Starting at the line that contains "Out of the options" and continuing through the last of the entries, lay out every line as a numbered list, skipping blank lines.

BEGIN RECORDS SUPPLIED

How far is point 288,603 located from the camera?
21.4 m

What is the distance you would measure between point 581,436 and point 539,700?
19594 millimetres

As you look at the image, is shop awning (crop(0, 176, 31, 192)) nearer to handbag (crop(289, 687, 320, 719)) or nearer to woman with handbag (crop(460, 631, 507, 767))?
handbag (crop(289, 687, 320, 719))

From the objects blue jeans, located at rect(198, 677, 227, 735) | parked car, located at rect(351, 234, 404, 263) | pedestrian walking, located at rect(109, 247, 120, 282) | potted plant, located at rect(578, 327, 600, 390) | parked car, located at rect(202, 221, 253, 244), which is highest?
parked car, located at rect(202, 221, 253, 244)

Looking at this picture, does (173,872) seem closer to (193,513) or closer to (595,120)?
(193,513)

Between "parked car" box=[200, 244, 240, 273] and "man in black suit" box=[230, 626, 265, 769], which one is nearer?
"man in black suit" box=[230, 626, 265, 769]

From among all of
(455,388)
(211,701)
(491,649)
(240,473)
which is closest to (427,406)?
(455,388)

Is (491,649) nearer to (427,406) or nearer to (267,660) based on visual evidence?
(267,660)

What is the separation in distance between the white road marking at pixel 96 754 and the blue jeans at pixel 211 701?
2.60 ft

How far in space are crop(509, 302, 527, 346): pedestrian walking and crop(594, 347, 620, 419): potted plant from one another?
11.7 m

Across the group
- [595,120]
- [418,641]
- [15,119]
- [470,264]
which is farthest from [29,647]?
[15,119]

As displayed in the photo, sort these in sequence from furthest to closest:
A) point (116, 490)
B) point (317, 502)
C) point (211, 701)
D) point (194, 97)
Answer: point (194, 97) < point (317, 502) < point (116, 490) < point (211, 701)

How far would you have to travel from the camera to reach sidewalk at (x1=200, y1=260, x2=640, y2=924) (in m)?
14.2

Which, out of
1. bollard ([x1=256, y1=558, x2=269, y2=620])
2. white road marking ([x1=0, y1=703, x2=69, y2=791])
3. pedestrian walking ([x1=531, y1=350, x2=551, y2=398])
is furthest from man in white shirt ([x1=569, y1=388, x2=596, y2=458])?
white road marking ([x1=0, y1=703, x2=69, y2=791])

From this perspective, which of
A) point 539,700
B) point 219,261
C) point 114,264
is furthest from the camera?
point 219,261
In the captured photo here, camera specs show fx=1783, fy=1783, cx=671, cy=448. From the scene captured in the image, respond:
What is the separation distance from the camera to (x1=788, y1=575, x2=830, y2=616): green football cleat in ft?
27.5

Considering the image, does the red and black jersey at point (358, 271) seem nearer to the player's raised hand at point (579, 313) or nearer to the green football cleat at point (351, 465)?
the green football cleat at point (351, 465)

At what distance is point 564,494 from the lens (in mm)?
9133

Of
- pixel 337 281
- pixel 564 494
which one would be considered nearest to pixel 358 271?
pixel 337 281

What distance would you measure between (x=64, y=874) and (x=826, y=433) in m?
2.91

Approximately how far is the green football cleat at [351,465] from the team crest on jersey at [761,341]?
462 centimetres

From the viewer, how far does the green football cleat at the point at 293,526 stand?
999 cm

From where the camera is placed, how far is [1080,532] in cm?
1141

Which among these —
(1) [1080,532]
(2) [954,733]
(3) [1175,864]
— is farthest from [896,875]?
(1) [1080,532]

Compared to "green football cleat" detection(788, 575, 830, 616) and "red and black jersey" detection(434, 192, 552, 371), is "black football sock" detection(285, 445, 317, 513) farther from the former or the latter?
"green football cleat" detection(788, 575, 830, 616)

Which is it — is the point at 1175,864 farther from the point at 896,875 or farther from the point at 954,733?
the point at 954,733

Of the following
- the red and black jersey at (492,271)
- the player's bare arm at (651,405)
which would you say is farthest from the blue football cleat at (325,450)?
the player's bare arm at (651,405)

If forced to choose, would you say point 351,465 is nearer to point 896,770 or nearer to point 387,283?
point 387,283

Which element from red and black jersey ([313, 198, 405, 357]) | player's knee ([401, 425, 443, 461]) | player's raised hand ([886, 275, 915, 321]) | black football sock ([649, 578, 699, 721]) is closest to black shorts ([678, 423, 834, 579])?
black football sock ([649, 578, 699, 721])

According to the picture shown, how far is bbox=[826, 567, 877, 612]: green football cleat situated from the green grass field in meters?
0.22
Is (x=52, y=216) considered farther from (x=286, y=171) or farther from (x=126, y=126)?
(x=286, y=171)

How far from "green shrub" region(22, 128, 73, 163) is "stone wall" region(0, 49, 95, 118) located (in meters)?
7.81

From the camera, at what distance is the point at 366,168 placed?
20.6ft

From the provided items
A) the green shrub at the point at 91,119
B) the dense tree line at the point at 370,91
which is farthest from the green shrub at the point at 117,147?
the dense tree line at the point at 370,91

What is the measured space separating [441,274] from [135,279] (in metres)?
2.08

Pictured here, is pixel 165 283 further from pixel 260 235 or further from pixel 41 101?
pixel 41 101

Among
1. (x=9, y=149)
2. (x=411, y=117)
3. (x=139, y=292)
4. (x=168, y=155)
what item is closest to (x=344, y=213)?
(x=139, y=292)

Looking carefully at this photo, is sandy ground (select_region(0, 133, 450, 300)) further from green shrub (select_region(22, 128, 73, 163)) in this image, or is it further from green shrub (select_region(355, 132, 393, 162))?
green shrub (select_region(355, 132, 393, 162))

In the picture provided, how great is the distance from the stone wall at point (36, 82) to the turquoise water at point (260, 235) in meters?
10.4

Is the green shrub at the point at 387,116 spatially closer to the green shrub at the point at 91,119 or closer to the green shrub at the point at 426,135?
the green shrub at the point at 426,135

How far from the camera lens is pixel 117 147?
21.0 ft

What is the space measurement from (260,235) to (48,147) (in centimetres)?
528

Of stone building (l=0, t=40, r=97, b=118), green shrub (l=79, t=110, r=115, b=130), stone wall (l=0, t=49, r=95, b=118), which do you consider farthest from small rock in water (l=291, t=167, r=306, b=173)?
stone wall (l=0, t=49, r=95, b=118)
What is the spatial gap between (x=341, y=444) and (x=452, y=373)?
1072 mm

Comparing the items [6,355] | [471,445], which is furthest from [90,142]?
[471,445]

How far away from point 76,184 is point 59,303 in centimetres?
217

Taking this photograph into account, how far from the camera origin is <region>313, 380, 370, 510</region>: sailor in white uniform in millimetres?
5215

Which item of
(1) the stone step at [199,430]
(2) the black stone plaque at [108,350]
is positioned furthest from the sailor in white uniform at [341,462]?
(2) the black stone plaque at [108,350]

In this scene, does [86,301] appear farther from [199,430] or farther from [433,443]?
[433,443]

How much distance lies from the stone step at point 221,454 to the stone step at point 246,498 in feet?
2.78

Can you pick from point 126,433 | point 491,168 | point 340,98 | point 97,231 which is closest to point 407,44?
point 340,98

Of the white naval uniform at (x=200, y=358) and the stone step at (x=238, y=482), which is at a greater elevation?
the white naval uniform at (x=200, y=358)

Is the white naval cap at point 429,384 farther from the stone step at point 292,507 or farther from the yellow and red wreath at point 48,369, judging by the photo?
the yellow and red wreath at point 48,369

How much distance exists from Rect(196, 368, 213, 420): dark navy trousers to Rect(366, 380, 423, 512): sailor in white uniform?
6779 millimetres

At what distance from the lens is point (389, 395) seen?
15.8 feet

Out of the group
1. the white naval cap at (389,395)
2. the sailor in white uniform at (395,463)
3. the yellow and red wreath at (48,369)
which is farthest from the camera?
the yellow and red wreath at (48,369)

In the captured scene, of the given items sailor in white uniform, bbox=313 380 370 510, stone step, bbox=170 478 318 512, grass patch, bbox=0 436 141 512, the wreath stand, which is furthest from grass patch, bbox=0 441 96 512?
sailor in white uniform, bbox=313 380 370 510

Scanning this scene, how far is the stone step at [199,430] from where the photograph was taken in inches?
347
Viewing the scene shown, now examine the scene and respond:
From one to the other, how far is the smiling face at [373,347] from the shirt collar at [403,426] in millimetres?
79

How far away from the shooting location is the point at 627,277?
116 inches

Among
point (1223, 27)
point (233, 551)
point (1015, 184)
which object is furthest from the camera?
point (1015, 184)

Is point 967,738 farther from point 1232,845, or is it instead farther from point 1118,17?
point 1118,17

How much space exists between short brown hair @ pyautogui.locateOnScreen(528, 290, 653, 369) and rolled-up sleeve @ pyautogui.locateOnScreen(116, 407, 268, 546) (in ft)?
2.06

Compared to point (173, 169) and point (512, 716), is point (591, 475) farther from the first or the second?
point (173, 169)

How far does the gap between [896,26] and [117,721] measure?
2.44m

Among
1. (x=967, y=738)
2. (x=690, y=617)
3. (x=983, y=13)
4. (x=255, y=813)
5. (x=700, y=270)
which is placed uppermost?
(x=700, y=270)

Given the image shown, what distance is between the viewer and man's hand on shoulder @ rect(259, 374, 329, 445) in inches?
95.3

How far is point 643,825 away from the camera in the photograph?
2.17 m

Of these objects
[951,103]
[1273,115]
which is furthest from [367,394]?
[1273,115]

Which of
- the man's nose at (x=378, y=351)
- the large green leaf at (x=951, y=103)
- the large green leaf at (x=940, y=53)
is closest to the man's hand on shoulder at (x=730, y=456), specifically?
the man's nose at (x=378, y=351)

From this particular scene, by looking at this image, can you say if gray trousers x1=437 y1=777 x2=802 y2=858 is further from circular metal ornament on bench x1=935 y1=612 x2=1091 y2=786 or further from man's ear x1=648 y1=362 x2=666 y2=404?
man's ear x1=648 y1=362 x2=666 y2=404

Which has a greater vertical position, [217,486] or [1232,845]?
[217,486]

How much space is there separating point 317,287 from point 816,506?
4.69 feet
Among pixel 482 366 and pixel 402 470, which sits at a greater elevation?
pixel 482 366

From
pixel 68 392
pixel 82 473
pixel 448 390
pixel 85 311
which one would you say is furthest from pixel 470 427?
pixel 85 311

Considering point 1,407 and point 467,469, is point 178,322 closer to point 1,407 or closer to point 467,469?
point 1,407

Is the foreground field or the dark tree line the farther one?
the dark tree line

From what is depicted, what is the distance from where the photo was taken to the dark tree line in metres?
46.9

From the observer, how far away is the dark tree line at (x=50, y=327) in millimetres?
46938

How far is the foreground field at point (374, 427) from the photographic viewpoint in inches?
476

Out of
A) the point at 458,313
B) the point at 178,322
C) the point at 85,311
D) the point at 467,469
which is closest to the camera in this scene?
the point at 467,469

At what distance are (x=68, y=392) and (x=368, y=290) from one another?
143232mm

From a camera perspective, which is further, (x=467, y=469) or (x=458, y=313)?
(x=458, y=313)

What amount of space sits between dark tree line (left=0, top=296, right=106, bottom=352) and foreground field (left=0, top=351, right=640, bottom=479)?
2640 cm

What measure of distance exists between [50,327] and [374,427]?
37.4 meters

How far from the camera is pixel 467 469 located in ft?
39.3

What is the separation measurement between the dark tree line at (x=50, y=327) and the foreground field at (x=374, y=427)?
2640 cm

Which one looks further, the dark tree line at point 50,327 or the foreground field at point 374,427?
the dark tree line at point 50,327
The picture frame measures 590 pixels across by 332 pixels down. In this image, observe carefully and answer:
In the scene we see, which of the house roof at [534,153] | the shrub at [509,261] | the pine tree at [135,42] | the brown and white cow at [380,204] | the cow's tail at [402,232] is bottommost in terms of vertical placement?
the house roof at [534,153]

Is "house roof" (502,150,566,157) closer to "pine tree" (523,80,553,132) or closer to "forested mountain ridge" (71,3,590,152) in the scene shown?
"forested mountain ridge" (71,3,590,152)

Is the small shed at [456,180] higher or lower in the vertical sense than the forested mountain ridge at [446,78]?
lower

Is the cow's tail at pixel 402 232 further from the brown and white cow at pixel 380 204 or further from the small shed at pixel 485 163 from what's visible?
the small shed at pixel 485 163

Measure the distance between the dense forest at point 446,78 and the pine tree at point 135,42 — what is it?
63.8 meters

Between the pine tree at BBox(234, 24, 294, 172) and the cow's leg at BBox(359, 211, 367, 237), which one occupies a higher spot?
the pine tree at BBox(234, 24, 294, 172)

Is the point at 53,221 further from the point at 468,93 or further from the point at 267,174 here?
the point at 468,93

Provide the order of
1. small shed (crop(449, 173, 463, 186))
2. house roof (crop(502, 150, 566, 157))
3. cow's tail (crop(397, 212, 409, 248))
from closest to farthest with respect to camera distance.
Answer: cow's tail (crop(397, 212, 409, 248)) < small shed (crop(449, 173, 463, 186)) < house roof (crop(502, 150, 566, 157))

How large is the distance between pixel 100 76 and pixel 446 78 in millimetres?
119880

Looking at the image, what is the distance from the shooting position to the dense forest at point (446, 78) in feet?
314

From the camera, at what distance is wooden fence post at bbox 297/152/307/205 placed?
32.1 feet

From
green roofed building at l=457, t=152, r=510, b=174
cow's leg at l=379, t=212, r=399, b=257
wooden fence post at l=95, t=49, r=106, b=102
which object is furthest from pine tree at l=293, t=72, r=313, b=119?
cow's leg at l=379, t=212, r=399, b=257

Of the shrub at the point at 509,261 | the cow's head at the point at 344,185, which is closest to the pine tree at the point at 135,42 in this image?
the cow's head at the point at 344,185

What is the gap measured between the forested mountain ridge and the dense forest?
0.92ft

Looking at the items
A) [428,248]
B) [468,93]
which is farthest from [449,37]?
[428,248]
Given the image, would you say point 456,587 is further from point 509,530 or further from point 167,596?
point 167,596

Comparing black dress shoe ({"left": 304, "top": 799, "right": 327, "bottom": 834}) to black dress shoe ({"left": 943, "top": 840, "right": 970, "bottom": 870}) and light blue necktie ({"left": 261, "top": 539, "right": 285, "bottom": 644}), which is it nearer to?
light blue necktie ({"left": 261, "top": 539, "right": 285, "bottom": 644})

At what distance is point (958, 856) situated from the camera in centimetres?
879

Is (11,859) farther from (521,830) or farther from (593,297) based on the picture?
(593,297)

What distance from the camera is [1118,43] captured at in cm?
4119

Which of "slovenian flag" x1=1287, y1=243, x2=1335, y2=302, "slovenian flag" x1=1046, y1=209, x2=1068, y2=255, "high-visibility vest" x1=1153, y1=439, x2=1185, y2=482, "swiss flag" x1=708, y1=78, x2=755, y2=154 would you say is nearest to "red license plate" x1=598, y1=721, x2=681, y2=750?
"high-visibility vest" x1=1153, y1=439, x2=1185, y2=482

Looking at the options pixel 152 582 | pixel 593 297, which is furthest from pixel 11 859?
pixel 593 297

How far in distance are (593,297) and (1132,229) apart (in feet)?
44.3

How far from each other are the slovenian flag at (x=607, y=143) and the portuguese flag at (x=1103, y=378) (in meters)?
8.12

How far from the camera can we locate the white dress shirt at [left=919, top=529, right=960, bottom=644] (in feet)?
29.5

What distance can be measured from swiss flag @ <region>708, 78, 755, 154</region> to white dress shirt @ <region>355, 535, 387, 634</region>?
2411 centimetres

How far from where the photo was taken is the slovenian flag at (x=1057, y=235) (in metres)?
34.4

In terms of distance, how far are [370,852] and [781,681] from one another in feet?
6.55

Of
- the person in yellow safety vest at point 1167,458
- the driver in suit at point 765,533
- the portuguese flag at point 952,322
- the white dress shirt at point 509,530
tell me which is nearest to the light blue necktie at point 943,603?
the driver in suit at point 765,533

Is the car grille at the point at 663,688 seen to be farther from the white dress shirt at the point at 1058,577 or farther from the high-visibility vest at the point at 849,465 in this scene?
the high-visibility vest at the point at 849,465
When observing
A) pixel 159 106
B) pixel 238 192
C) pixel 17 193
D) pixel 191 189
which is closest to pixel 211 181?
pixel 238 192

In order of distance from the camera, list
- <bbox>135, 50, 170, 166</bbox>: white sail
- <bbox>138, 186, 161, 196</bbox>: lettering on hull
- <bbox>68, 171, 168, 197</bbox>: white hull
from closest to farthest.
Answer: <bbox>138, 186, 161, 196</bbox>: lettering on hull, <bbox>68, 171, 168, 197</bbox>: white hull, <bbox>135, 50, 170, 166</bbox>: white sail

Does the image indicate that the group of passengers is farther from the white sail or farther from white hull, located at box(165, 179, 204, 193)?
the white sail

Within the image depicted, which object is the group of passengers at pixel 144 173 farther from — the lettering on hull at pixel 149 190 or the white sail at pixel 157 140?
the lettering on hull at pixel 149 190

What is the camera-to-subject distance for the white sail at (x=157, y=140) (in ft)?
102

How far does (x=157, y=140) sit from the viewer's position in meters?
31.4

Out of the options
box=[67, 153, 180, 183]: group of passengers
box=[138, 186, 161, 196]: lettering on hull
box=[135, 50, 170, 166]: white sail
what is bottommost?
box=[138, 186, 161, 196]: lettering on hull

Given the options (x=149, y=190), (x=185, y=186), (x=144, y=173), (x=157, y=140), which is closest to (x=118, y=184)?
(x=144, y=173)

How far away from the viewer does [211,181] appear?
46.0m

END RECORDS SUPPLIED

● **TASK RESULT**
1. Out of the options
2. box=[67, 153, 180, 183]: group of passengers
3. box=[138, 186, 161, 196]: lettering on hull
4. box=[135, 50, 170, 166]: white sail
5. what is bottommost?
6. box=[138, 186, 161, 196]: lettering on hull
7. Given the options (x=149, y=190), (x=185, y=186), (x=144, y=173), (x=157, y=140), which is closest to (x=118, y=184)?
8. (x=144, y=173)
9. How far away from the viewer does [211,181] appear?
10. 46.0m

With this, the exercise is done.